# WHAT TO WORK ON
Reproduce the entries that follow exactly, dropping each image.

-------

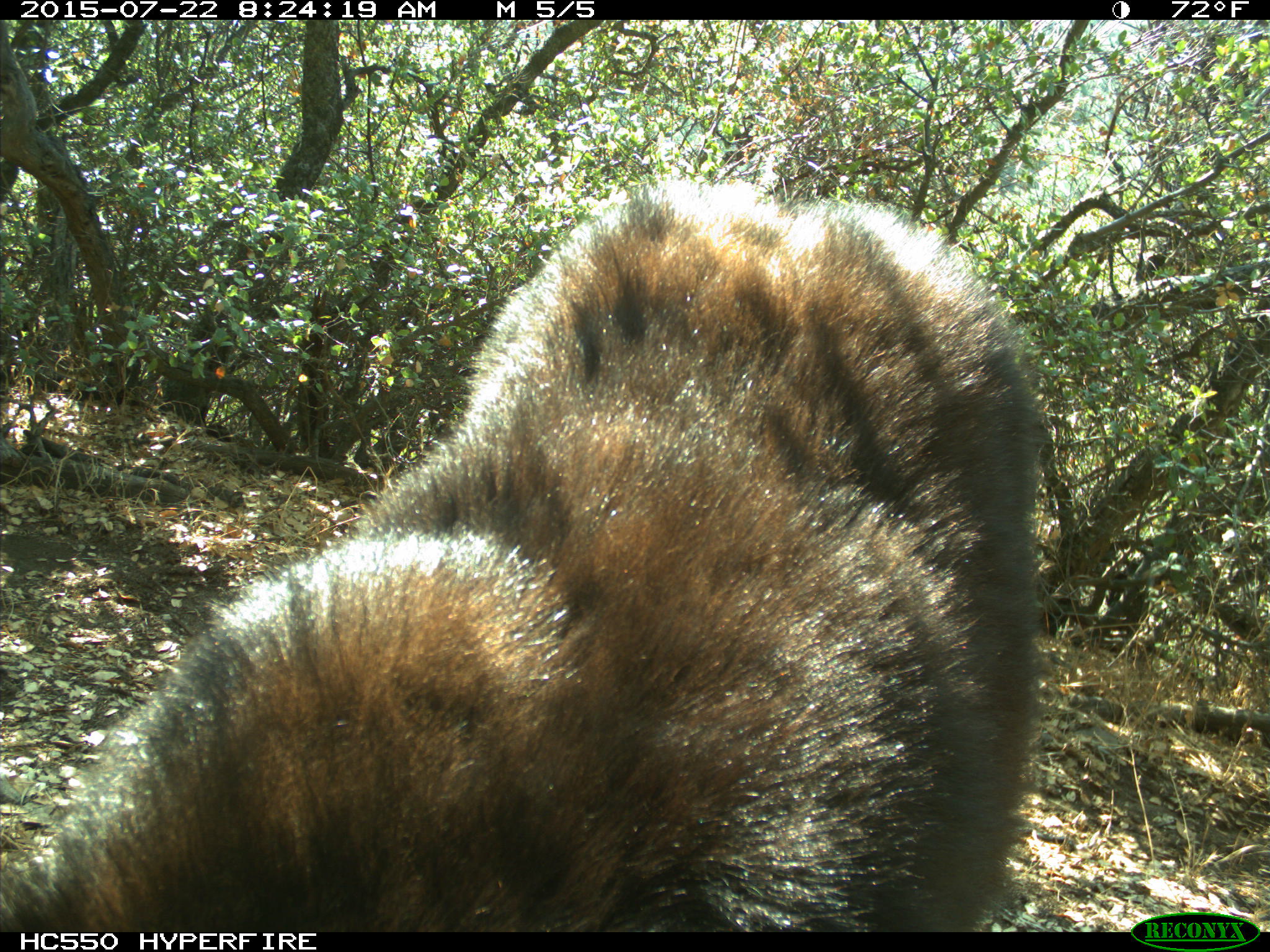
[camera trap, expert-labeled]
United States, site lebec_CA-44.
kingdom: Animalia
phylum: Chordata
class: Mammalia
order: Carnivora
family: Ursidae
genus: Ursus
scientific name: Ursus americanus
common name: american black bear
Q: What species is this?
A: Ursus americanus (american black bear).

-------

# ANSWER TO THIS EXERCISE
[camera trap, expert-labeled]
United States, site lebec_CA-44.
kingdom: Animalia
phylum: Chordata
class: Mammalia
order: Carnivora
family: Ursidae
genus: Ursus
scientific name: Ursus americanus
common name: american black bear
Q: What species is this?
A: Ursus americanus (american black bear).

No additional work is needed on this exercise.